## [EXERCISE PROMPT]
Only the pictures stay out; please return all the entries below exactly as written.

## [THE DATA]
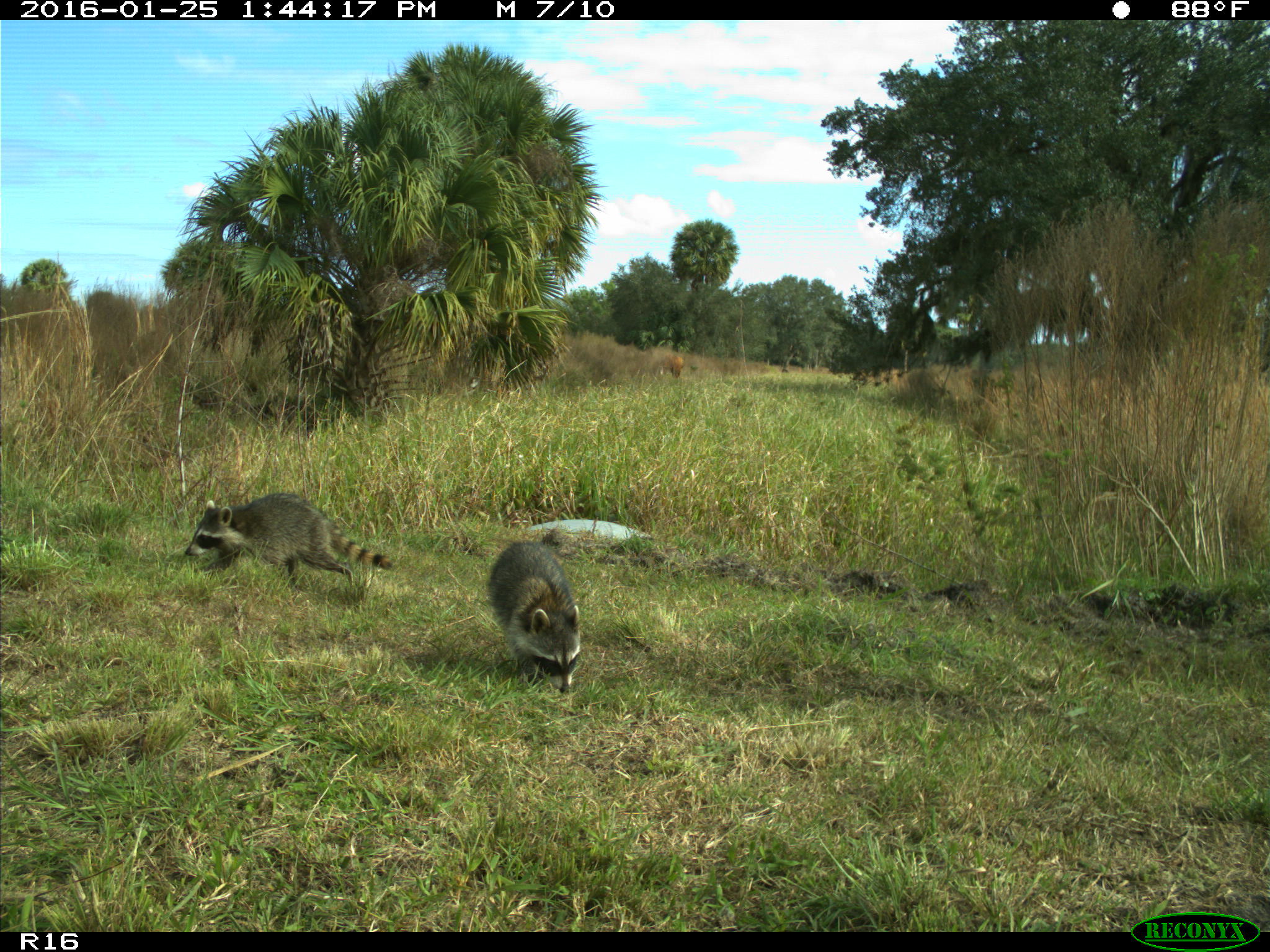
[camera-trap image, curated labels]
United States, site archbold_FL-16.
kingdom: Animalia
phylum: Chordata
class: Mammalia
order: Carnivora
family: Procyonidae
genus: Procyon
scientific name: Procyon lotor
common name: common raccoon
Procyon lotor (common raccoon).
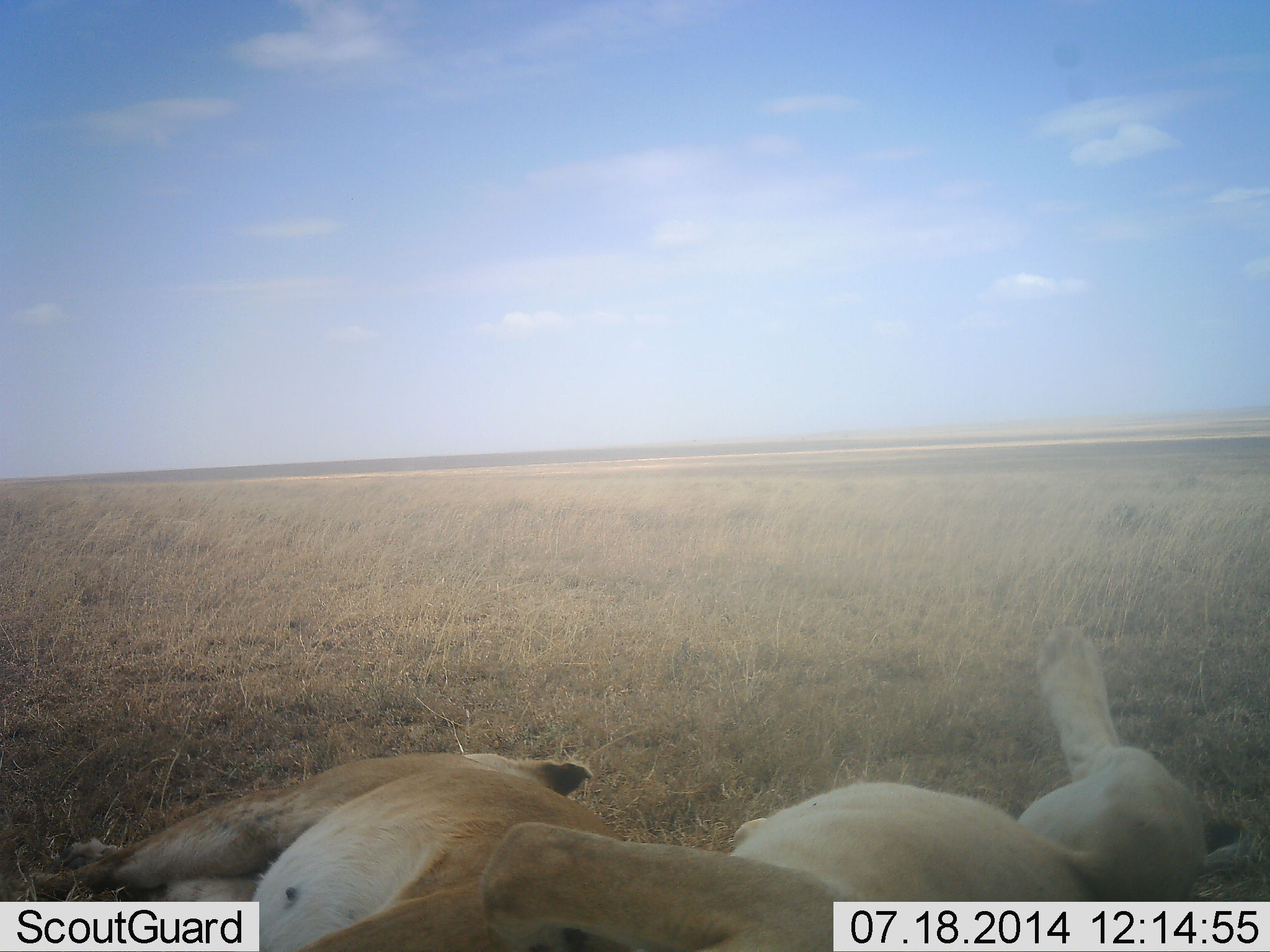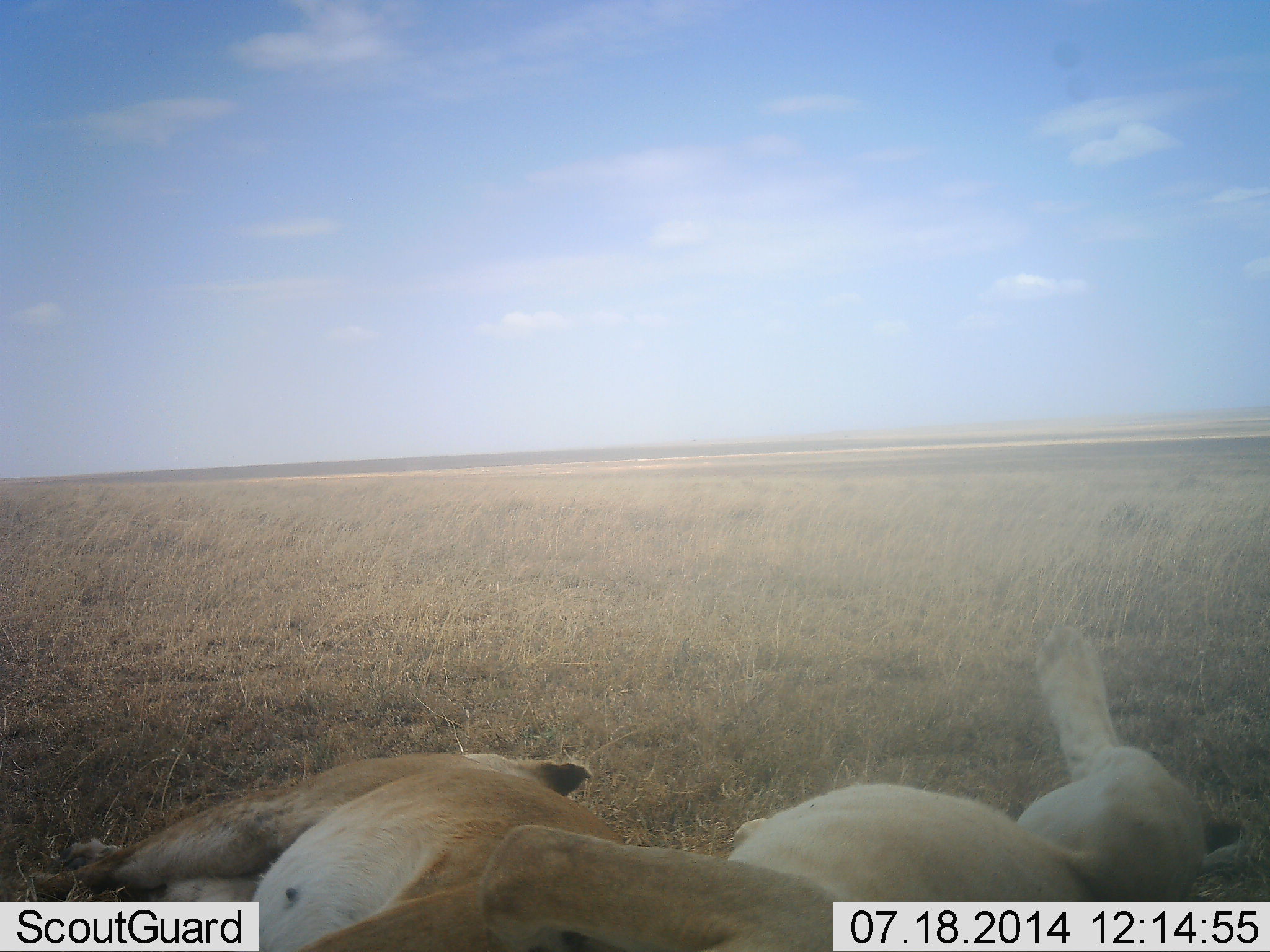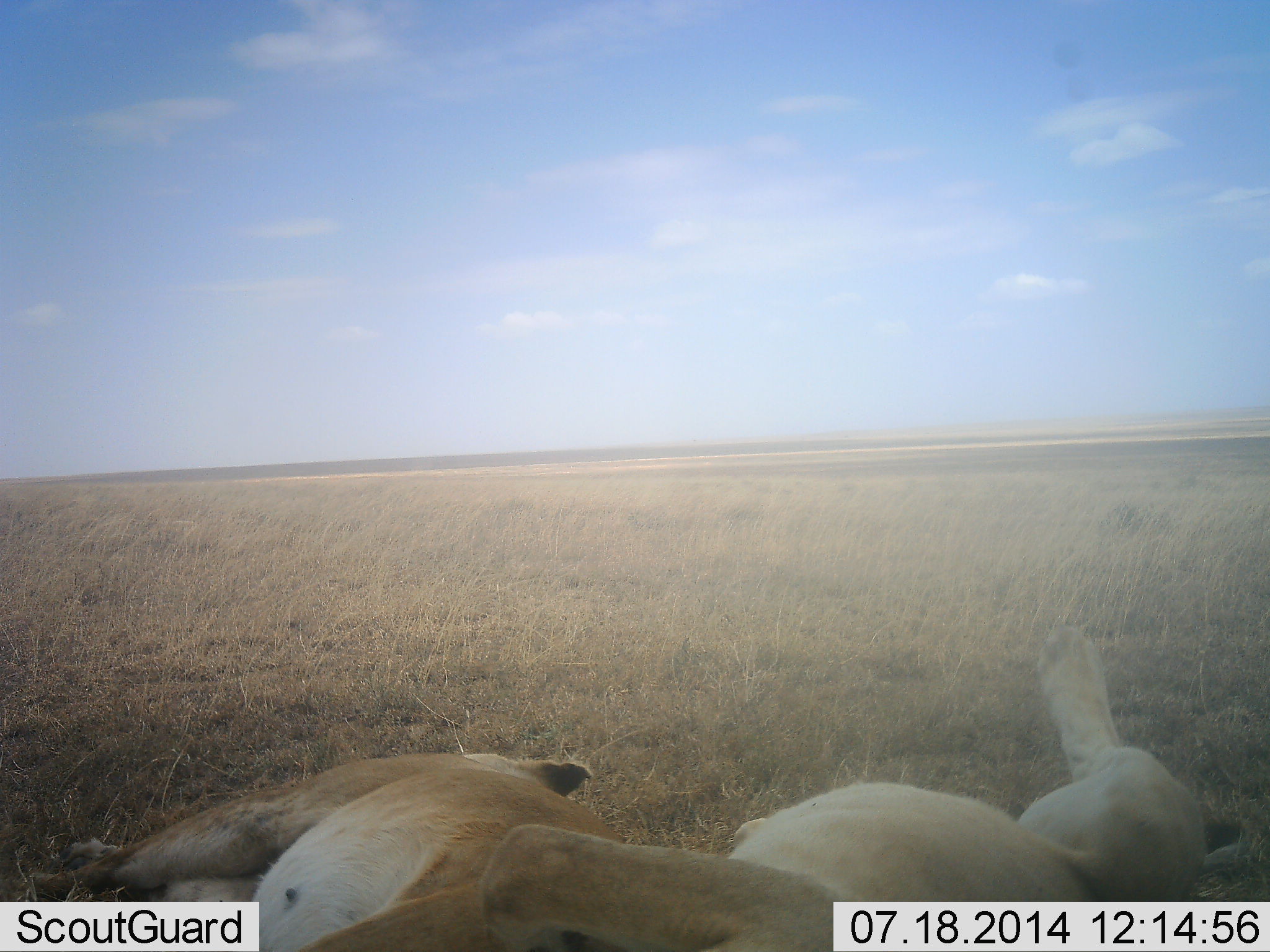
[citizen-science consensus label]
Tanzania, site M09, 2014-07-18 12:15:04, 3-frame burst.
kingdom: Animalia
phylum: Chordata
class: Mammalia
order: Carnivora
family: Felidae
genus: Panthera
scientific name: Panthera leo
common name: lion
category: lionfemale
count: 2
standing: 0%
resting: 100%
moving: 0%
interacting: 10%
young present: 0%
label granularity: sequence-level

## [WRITTEN SOLUTION]
[camera-trap image, curated labels]
United States, site archbold_FL-16.
kingdom: Animalia
phylum: Chordata
class: Mammalia
order: Carnivora
family: Procyonidae
genus: Procyon
scientific name: Procyon lotor
common name: common raccoon
Procyon lotor (common raccoon).
[citizen-science consensus label]
Tanzania, site M09, 2014-07-18 12:15:04, 3-frame burst.
kingdom: Animalia
phylum: Chordata
class: Mammalia
order: Carnivora
family: Felidae
genus: Panthera
scientific name: Panthera leo
common name: lion
category: lionfemale
count: 2
standing: 0%
resting: 100%
moving: 0%
interacting: 10%
young present: 0%
label granularity: sequence-level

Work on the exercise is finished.